# QUOTED TEXT

--- begin ---

In this article we will learn about one new component from SSIS toolbox which is called as SCD (Slowly Changing Dimensions).
Links to other Labs of Learn MSBI Step by Step.
Learn MSBI Part 1:- Creating SQL tables, Practicals of SSIS-ETL(Extraction, Transformation & Loading)
Learn MSBI Part 2:- Performing Validation on Records
Learn MSBI Part 4:- Fact and Dimension.
Learn MSBI Part 5:- CUBE Creation
Learn MSBI Part 6:- Displaying reports using SSRS
Learn MSBI Part 7:- DQS (Data Quality Services)
Learn MSBI Part 8:- Data Profiling Task
Learn MSBI Part 9:- Pivot, UnPivot and Aggregation
Learn MSBI Part 10:- Execute SQL Task component (SSIS)
Learn MSBI Part 11:- Send Mail Task & Script Task Component
Learn MSBI Part 12:- CDC Concept using SSIS
Learn MSBI Part 13:- Asynchronous, Synchronous, Full-blocking, Semi-blocking & No-blocking
Learn MSBI Part 14:- Understanding Page Split and maintaining SSIS Performance
Learn MSBI Part 15:- Debugging in deployment – Instrumentation using Data Taps
Learn MSBI Part 16:- Using Multi-threading and its performance in SSIS program
We will learn about one new component from SSIS toolbox which will handle the situation in order to update data if it already existing and changed/altered or make a fresh entry if it is being coming for the first time. This component is called SCD (Slowly Changing Dimensions) available under SSIS Toolbox under Common –> Slowly Changing Dimensions.
Purpose behind Microsoft naming it to Slowly Changing Dimension(SCD) is that it is used where there is no frequent i.e. less updating of data like Master Data which are less likely to be updated.
Please note: Avoid it using on frequent and large number of data record changes which will result in slow down of application.
Following is the diagram which depicts the same in the form of flowchart to get scenario cleared in more detailed manner.
Scenario 1 “Insert”: When data coming from CSV file will be entered as new entry into database if it is coming for the first time.

--- end ---

# GIVEN REQUEST
Please return the SSIS article in full, word for word. Rely only on the SSIS article.

# LISTING
--- begin ---

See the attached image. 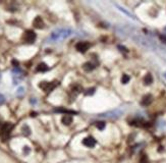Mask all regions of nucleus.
<instances>
[{
	"label": "nucleus",
	"instance_id": "14",
	"mask_svg": "<svg viewBox=\"0 0 166 163\" xmlns=\"http://www.w3.org/2000/svg\"><path fill=\"white\" fill-rule=\"evenodd\" d=\"M151 102H152V96H151V95H147V96L144 97L143 100H142V105L147 106L149 105Z\"/></svg>",
	"mask_w": 166,
	"mask_h": 163
},
{
	"label": "nucleus",
	"instance_id": "19",
	"mask_svg": "<svg viewBox=\"0 0 166 163\" xmlns=\"http://www.w3.org/2000/svg\"><path fill=\"white\" fill-rule=\"evenodd\" d=\"M55 112H61V113H76L74 111H72V110H67V109H64V108H56L55 109Z\"/></svg>",
	"mask_w": 166,
	"mask_h": 163
},
{
	"label": "nucleus",
	"instance_id": "21",
	"mask_svg": "<svg viewBox=\"0 0 166 163\" xmlns=\"http://www.w3.org/2000/svg\"><path fill=\"white\" fill-rule=\"evenodd\" d=\"M130 76H128V74H123L122 78H121V83H122V84H128V82H130Z\"/></svg>",
	"mask_w": 166,
	"mask_h": 163
},
{
	"label": "nucleus",
	"instance_id": "12",
	"mask_svg": "<svg viewBox=\"0 0 166 163\" xmlns=\"http://www.w3.org/2000/svg\"><path fill=\"white\" fill-rule=\"evenodd\" d=\"M72 116H70V115H68V114H66V115H64L62 117V119H61V122L63 123V124H65V125H70V123L72 122Z\"/></svg>",
	"mask_w": 166,
	"mask_h": 163
},
{
	"label": "nucleus",
	"instance_id": "27",
	"mask_svg": "<svg viewBox=\"0 0 166 163\" xmlns=\"http://www.w3.org/2000/svg\"><path fill=\"white\" fill-rule=\"evenodd\" d=\"M164 76H165V78H166V72H164Z\"/></svg>",
	"mask_w": 166,
	"mask_h": 163
},
{
	"label": "nucleus",
	"instance_id": "2",
	"mask_svg": "<svg viewBox=\"0 0 166 163\" xmlns=\"http://www.w3.org/2000/svg\"><path fill=\"white\" fill-rule=\"evenodd\" d=\"M72 31L67 28H62V29H57L54 32H52L50 35V40L52 42H59L61 40L68 38L70 36H72Z\"/></svg>",
	"mask_w": 166,
	"mask_h": 163
},
{
	"label": "nucleus",
	"instance_id": "1",
	"mask_svg": "<svg viewBox=\"0 0 166 163\" xmlns=\"http://www.w3.org/2000/svg\"><path fill=\"white\" fill-rule=\"evenodd\" d=\"M116 31L118 32V34L119 35H121V36H126V37H130V38H132L136 43L141 45L142 47L151 50V51L156 52V53H158L159 55H161L162 57L166 58V50L164 49V48H162L161 46H159V45L155 42V41H153L152 39L142 35L139 31H137V30L134 29V28L117 27Z\"/></svg>",
	"mask_w": 166,
	"mask_h": 163
},
{
	"label": "nucleus",
	"instance_id": "22",
	"mask_svg": "<svg viewBox=\"0 0 166 163\" xmlns=\"http://www.w3.org/2000/svg\"><path fill=\"white\" fill-rule=\"evenodd\" d=\"M94 93H95V89H94V88H91V89L87 90V91L85 92V94L88 95V96H90V95H93Z\"/></svg>",
	"mask_w": 166,
	"mask_h": 163
},
{
	"label": "nucleus",
	"instance_id": "17",
	"mask_svg": "<svg viewBox=\"0 0 166 163\" xmlns=\"http://www.w3.org/2000/svg\"><path fill=\"white\" fill-rule=\"evenodd\" d=\"M144 82H145V84L146 85H150V84L153 83V76L152 74H148L146 76H145V78H144Z\"/></svg>",
	"mask_w": 166,
	"mask_h": 163
},
{
	"label": "nucleus",
	"instance_id": "16",
	"mask_svg": "<svg viewBox=\"0 0 166 163\" xmlns=\"http://www.w3.org/2000/svg\"><path fill=\"white\" fill-rule=\"evenodd\" d=\"M25 93H26V91H25V88H24V87H20L18 90H16V96H18V98L24 97Z\"/></svg>",
	"mask_w": 166,
	"mask_h": 163
},
{
	"label": "nucleus",
	"instance_id": "9",
	"mask_svg": "<svg viewBox=\"0 0 166 163\" xmlns=\"http://www.w3.org/2000/svg\"><path fill=\"white\" fill-rule=\"evenodd\" d=\"M96 140H95L93 137H87L83 140V144L85 146H87L88 148H93L95 145H96Z\"/></svg>",
	"mask_w": 166,
	"mask_h": 163
},
{
	"label": "nucleus",
	"instance_id": "10",
	"mask_svg": "<svg viewBox=\"0 0 166 163\" xmlns=\"http://www.w3.org/2000/svg\"><path fill=\"white\" fill-rule=\"evenodd\" d=\"M33 26H34L36 29H43L44 26H45V24H44V22H43L41 16H36L34 22H33Z\"/></svg>",
	"mask_w": 166,
	"mask_h": 163
},
{
	"label": "nucleus",
	"instance_id": "4",
	"mask_svg": "<svg viewBox=\"0 0 166 163\" xmlns=\"http://www.w3.org/2000/svg\"><path fill=\"white\" fill-rule=\"evenodd\" d=\"M12 129H13V124H11V123L9 122L3 123V125L0 129V138L2 139V141H6L7 139L9 138Z\"/></svg>",
	"mask_w": 166,
	"mask_h": 163
},
{
	"label": "nucleus",
	"instance_id": "23",
	"mask_svg": "<svg viewBox=\"0 0 166 163\" xmlns=\"http://www.w3.org/2000/svg\"><path fill=\"white\" fill-rule=\"evenodd\" d=\"M23 151H24V154H25V155L30 154V153H31V148H30L29 146H25Z\"/></svg>",
	"mask_w": 166,
	"mask_h": 163
},
{
	"label": "nucleus",
	"instance_id": "5",
	"mask_svg": "<svg viewBox=\"0 0 166 163\" xmlns=\"http://www.w3.org/2000/svg\"><path fill=\"white\" fill-rule=\"evenodd\" d=\"M12 80H13V84L14 85H18L20 84L24 78V72L23 70L20 68V67H14L12 69Z\"/></svg>",
	"mask_w": 166,
	"mask_h": 163
},
{
	"label": "nucleus",
	"instance_id": "25",
	"mask_svg": "<svg viewBox=\"0 0 166 163\" xmlns=\"http://www.w3.org/2000/svg\"><path fill=\"white\" fill-rule=\"evenodd\" d=\"M160 40H161L162 42L166 43V35H161V36H160Z\"/></svg>",
	"mask_w": 166,
	"mask_h": 163
},
{
	"label": "nucleus",
	"instance_id": "8",
	"mask_svg": "<svg viewBox=\"0 0 166 163\" xmlns=\"http://www.w3.org/2000/svg\"><path fill=\"white\" fill-rule=\"evenodd\" d=\"M90 47H91V44L89 42H80L78 43L76 46V50L79 52H81V53H85Z\"/></svg>",
	"mask_w": 166,
	"mask_h": 163
},
{
	"label": "nucleus",
	"instance_id": "18",
	"mask_svg": "<svg viewBox=\"0 0 166 163\" xmlns=\"http://www.w3.org/2000/svg\"><path fill=\"white\" fill-rule=\"evenodd\" d=\"M22 132H23V134L25 136H29V135H31V129L27 124H25L23 126V129H22Z\"/></svg>",
	"mask_w": 166,
	"mask_h": 163
},
{
	"label": "nucleus",
	"instance_id": "28",
	"mask_svg": "<svg viewBox=\"0 0 166 163\" xmlns=\"http://www.w3.org/2000/svg\"><path fill=\"white\" fill-rule=\"evenodd\" d=\"M0 80H1V74H0Z\"/></svg>",
	"mask_w": 166,
	"mask_h": 163
},
{
	"label": "nucleus",
	"instance_id": "20",
	"mask_svg": "<svg viewBox=\"0 0 166 163\" xmlns=\"http://www.w3.org/2000/svg\"><path fill=\"white\" fill-rule=\"evenodd\" d=\"M105 126H106V124H105V122H103V121H98V122L96 123V127L100 131H103L104 129H105Z\"/></svg>",
	"mask_w": 166,
	"mask_h": 163
},
{
	"label": "nucleus",
	"instance_id": "15",
	"mask_svg": "<svg viewBox=\"0 0 166 163\" xmlns=\"http://www.w3.org/2000/svg\"><path fill=\"white\" fill-rule=\"evenodd\" d=\"M94 68H95V64H93V63L91 62H87L84 64V69L87 70V72H91V70H93Z\"/></svg>",
	"mask_w": 166,
	"mask_h": 163
},
{
	"label": "nucleus",
	"instance_id": "11",
	"mask_svg": "<svg viewBox=\"0 0 166 163\" xmlns=\"http://www.w3.org/2000/svg\"><path fill=\"white\" fill-rule=\"evenodd\" d=\"M115 6H116L117 8H118V10H120L121 12H123V14H126V16H128V18H132V20H136V18H135V16H134V14H130V11L126 10V9H124L123 7H122V6H120V5H118V4H115Z\"/></svg>",
	"mask_w": 166,
	"mask_h": 163
},
{
	"label": "nucleus",
	"instance_id": "13",
	"mask_svg": "<svg viewBox=\"0 0 166 163\" xmlns=\"http://www.w3.org/2000/svg\"><path fill=\"white\" fill-rule=\"evenodd\" d=\"M37 72H46V70H48L49 69V67H48V65L46 64V63H44V62H41L40 64L37 66Z\"/></svg>",
	"mask_w": 166,
	"mask_h": 163
},
{
	"label": "nucleus",
	"instance_id": "3",
	"mask_svg": "<svg viewBox=\"0 0 166 163\" xmlns=\"http://www.w3.org/2000/svg\"><path fill=\"white\" fill-rule=\"evenodd\" d=\"M123 114V110L119 109H113V110H109V111H106L104 113L99 114V117H102V118H108V119H115L120 117L121 115Z\"/></svg>",
	"mask_w": 166,
	"mask_h": 163
},
{
	"label": "nucleus",
	"instance_id": "7",
	"mask_svg": "<svg viewBox=\"0 0 166 163\" xmlns=\"http://www.w3.org/2000/svg\"><path fill=\"white\" fill-rule=\"evenodd\" d=\"M23 39L26 43L33 44V43L35 42V40H36V34H35V32H33V31H27L25 34H24Z\"/></svg>",
	"mask_w": 166,
	"mask_h": 163
},
{
	"label": "nucleus",
	"instance_id": "24",
	"mask_svg": "<svg viewBox=\"0 0 166 163\" xmlns=\"http://www.w3.org/2000/svg\"><path fill=\"white\" fill-rule=\"evenodd\" d=\"M4 102H5V97L3 96L2 94H0V105H1V104H3Z\"/></svg>",
	"mask_w": 166,
	"mask_h": 163
},
{
	"label": "nucleus",
	"instance_id": "6",
	"mask_svg": "<svg viewBox=\"0 0 166 163\" xmlns=\"http://www.w3.org/2000/svg\"><path fill=\"white\" fill-rule=\"evenodd\" d=\"M56 86H57L56 82H52V83H49V82H42V83L39 85V87H40L43 91L47 92V93H50Z\"/></svg>",
	"mask_w": 166,
	"mask_h": 163
},
{
	"label": "nucleus",
	"instance_id": "26",
	"mask_svg": "<svg viewBox=\"0 0 166 163\" xmlns=\"http://www.w3.org/2000/svg\"><path fill=\"white\" fill-rule=\"evenodd\" d=\"M3 125V123H2V118L0 117V129H1V126Z\"/></svg>",
	"mask_w": 166,
	"mask_h": 163
}]
</instances>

--- end ---

# EXERCISE RESPONSE
In this article we will learn about one new component from SSIS toolbox which is called as SCD (Slowly Changing Dimensions).
Links to other Labs of Learn MSBI Step by Step.
Learn MSBI Part 1:- Creating SQL tables, Practicals of SSIS-ETL(Extraction, Transformation & Loading)
Learn MSBI Part 2:- Performing Validation on Records
Learn MSBI Part 4:- Fact and Dimension.
Learn MSBI Part 5:- CUBE Creation
Learn MSBI Part 6:- Displaying reports using SSRS
Learn MSBI Part 7:- DQS (Data Quality Services)
Learn MSBI Part 8:- Data Profiling Task
Learn MSBI Part 9:- Pivot, UnPivot and Aggregation
Learn MSBI Part 10:- Execute SQL Task component (SSIS)
Learn MSBI Part 11:- Send Mail Task & Script Task Component
Learn MSBI Part 12:- CDC Concept using SSIS
Learn MSBI Part 13:- Asynchronous, Synchronous, Full-blocking, Semi-blocking & No-blocking
Learn MSBI Part 14:- Understanding Page Split and maintaining SSIS Performance
Learn MSBI Part 15:- Debugging in deployment – Instrumentation using Data Taps
Learn MSBI Part 16:- Using Multi-threading and its performance in SSIS program
We will learn about one new component from SSIS toolbox which will handle the situation in order to update data if it already existing and changed/altered or make a fresh entry if it is being coming for the first time. This component is called SCD (Slowly Changing Dimensions) available under SSIS Toolbox under Common –> Slowly Changing Dimensions.
Purpose behind Microsoft naming it to Slowly Changing Dimension(SCD) is that it is used where there is no frequent i.e. less updating of data like Master Data which are less likely to be updated.
Please note: Avoid it using on frequent and large number of data record changes which will result in slow down of application.
Following is the diagram which depicts the same in the form of flowchart to get scenario cleared in more detailed manner.
Scenario 1 “Insert”: When data coming from CSV file will be entered as new entry into database if it is coming for the first time.